Please repeat exactly the line containing "genus: Loxodonta" and each line after it in the records below, through the last.

[Data to use — start]

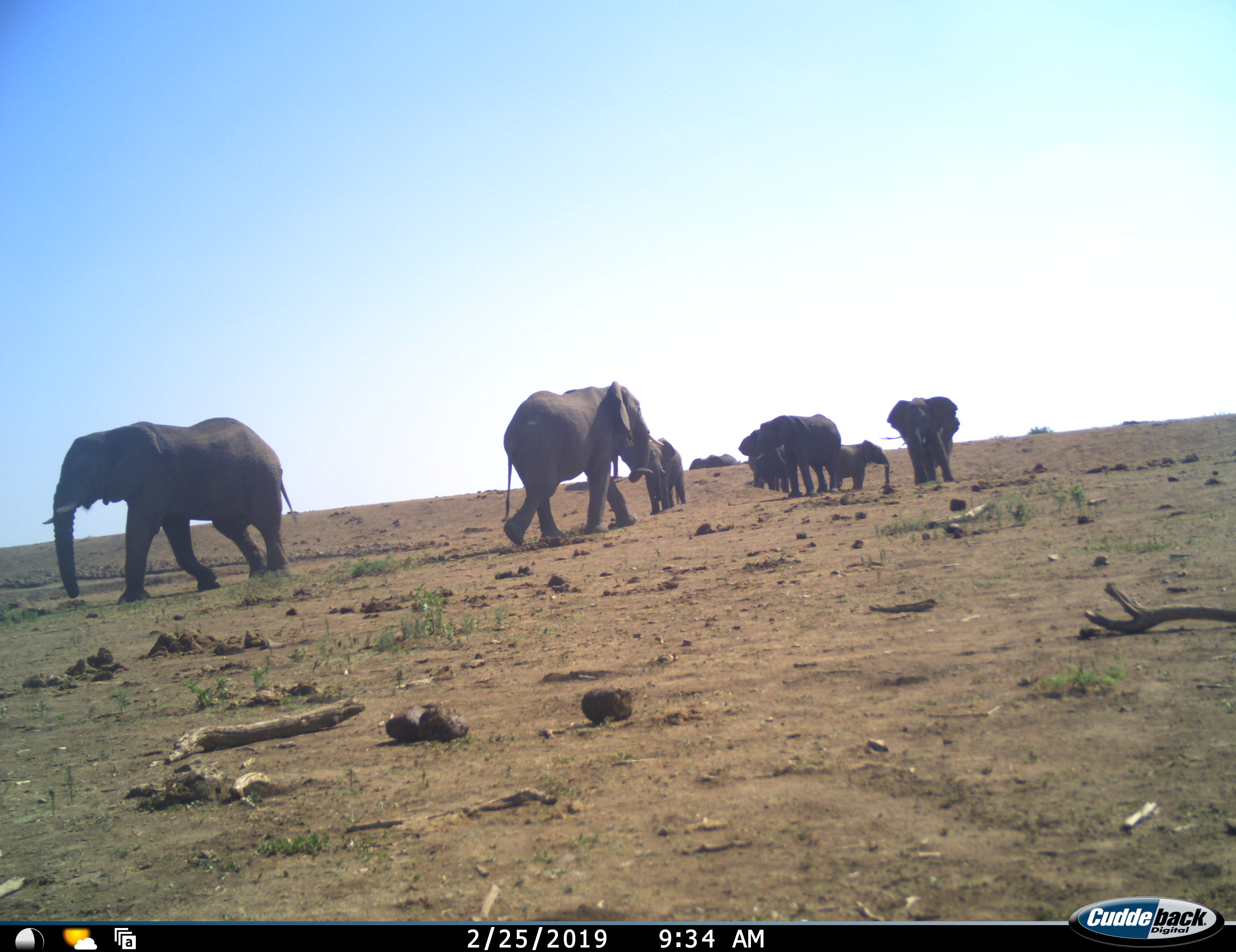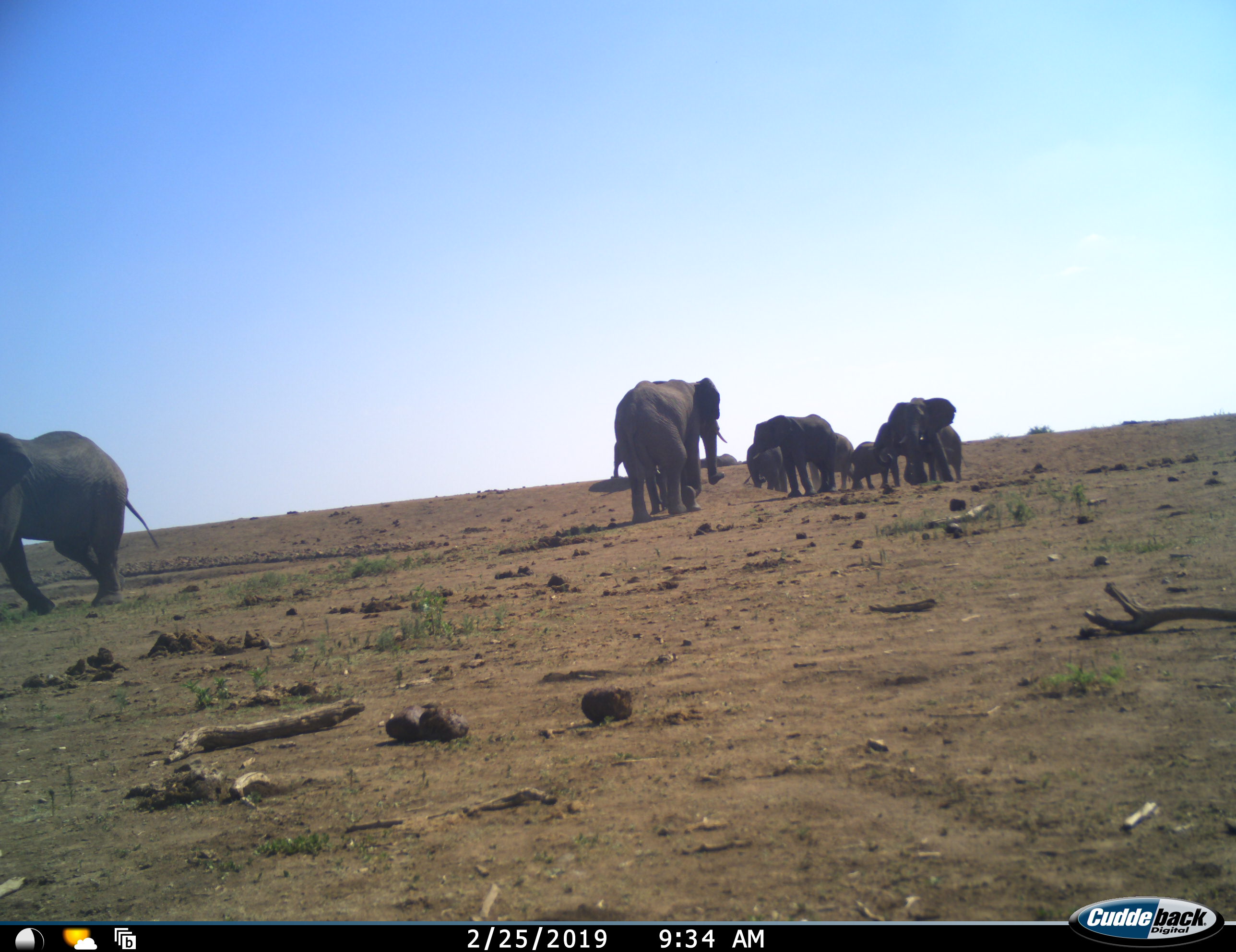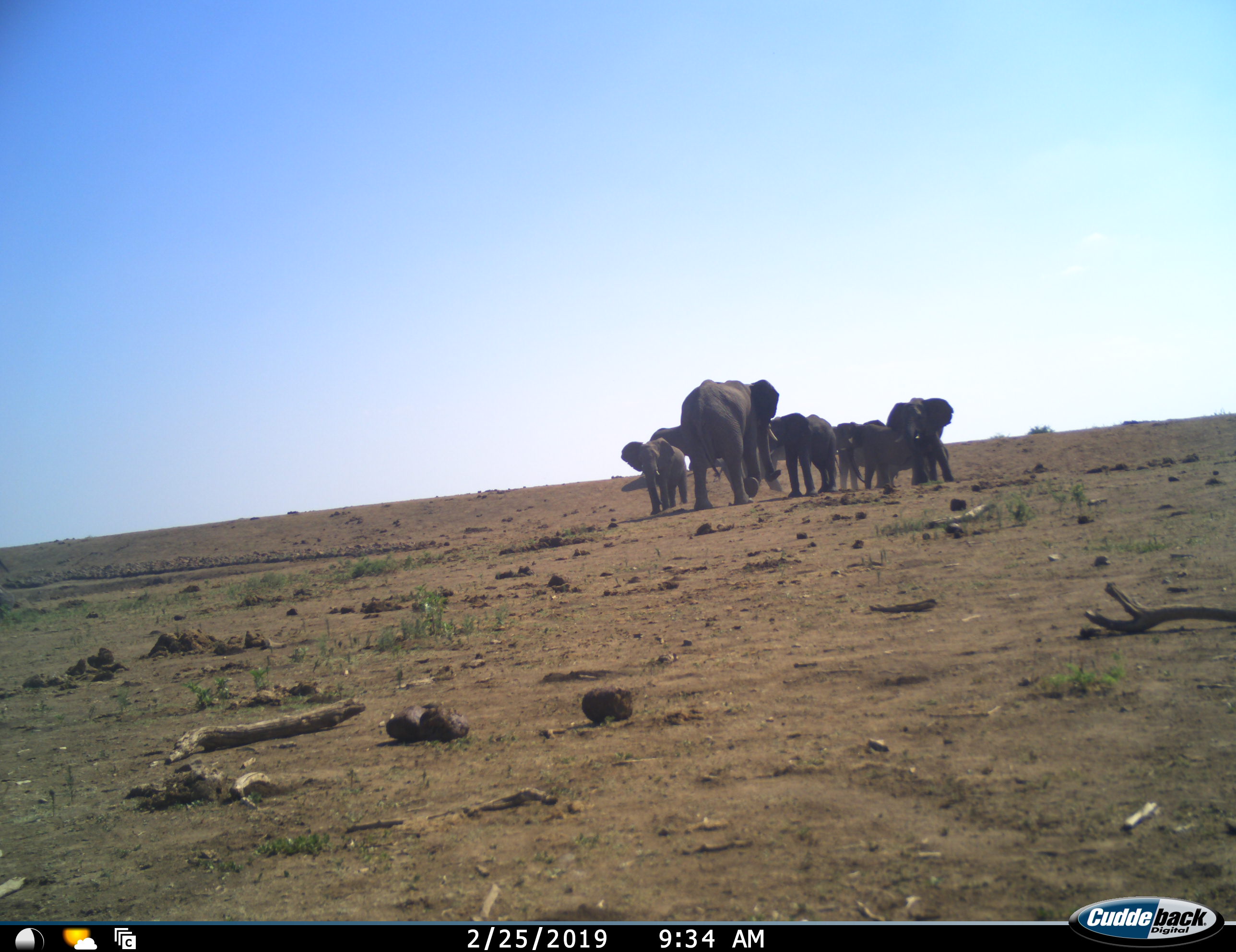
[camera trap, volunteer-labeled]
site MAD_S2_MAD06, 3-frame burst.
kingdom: Animalia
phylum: Chordata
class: Mammalia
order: Proboscidea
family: Elephantidae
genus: Loxodonta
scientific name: Loxodonta africana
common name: african bush elephant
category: elephant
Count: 9.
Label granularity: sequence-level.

[Data to use — finish]

Output for this task:
genus: Loxodonta
scientific name: Loxodonta africana
common name: african bush elephant
category: elephant
Count: 9.
Label granularity: sequence-level.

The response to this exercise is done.